In some cases, the valves were dirty, and in one instance, the discharge air setpoint for the AHU had been set to an unobtainable low setpoint. But this was automatically adjusted when the Delta T Manager was turned on." Another example found that the old pneumatic valve on one AHU had been operating at a Delta T of about 6° - 7°F. When replaced with the Belimo Energy Valve, the Delta-T improved to 8° - 10°F. "A benefit was in smart mode; we didn't even have to look at the data. The problems corrected themselves", added Dempster. Figure 1 shows the performance of a single AHU at the facility using the Energy Valve and illustrates how the Delta-T Manager significantly improved its efficiency.

Operating Mode Comparison Example


The gray data points show how the valve performed using standard position control. In this mode, the Delta-T Manager is not enabled, and the valve is essentially operating as a conventional control valve. The orange data points stated "Flow Control" show how the valve performed using independent flow control. The orange data points stated "Delta T Manager" show how the Energy Valve performed with the Delta-T Manager enabled. By examining the graph, when the Delta-T Manager was enabled, the Energy Valve used roughly 2.5 times less water to achieve 60 tons of cooling capacity than when it was mimicking a conventional control valve. Delta T also increased from approximately 6°F in conventional control mode to 15°F using the Delta-T Manager.

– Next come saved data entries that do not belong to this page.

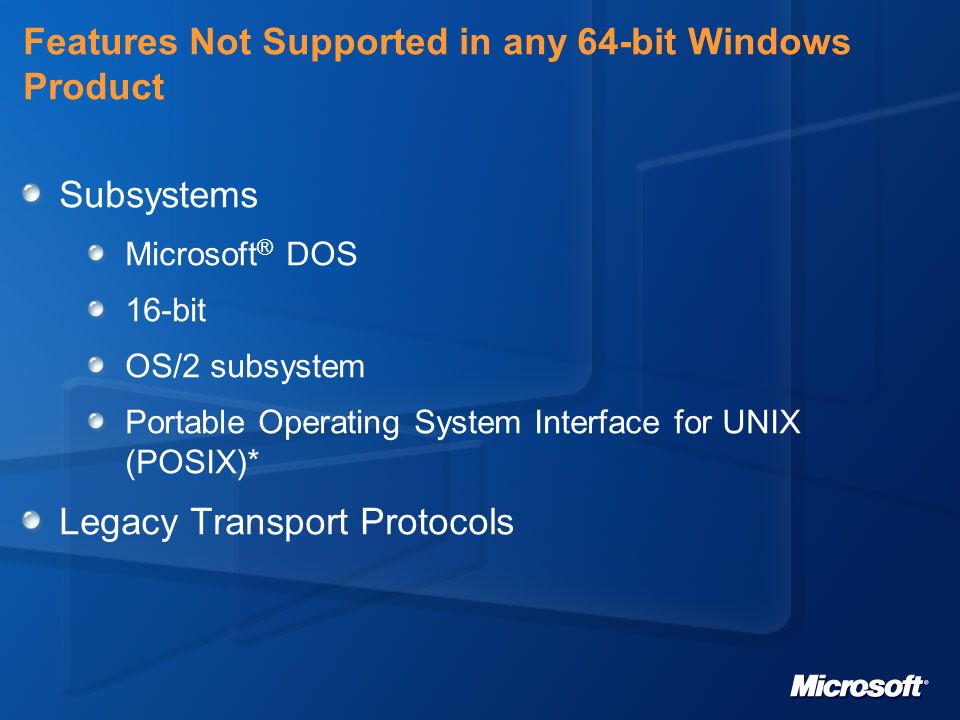 Features Not Supported in any 64-bit Windows Product

Subsystems

Microsoft® DOS

16-bit

OS/2 subsystem

Portable Operating System Interface for UNIX (POSIX)*

Legacy Transport Protocols

Microsoft®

Ben Erpelding, Chief Technology Officer at Optimum Energy, analyzed the data collected during the pilot program. He explained in some cases, the Belimo Energy Valve yielded tremendous energy and cost-saving a potential $1.5 million annually. The real lesson was how the valve could be used as a preventative maintenance tool and its importance in creating long-term sustainability. "In our industry, it's not only about what we can get right when the system is first installed," said Erpelding, "it's whether we can maintain it at peak performance in the years between commissioning and retro-commissioning." Once brought online, the Belimo Energy Valve becomes part of the "Internet of Things (IoT)." In addition to allowing facility managers to see what's happening in real-time, the Energy Valve accurately and continuously records more than 40 different data points and plots the data over 13 months. Managers can monitor trends and pinpoint when a problem occurs and when it self-corrects.

Optimum Energy's pilot program involved retrofitting an existing data center building; Erpelding believes the Belimo Energy Valve also has serious potential in the new construction market. "By installing the valve in new buildings, proof that systems are working as intended is available at systems start-up. The guesswork is taken out of the commissioning process. Engineers and building owners see first-hand that temperature, water flow, Delta-T, and other parameters are set to their intended points. It completely aligns with the thrust toward monitoring-based commissioning." For Erpelding and Dempster, the future of the HVAC industry is about more than reacting to problems when they occur, no matter how quickly; it's about seeing problems coming before they impact system efficiency or occupant comfort.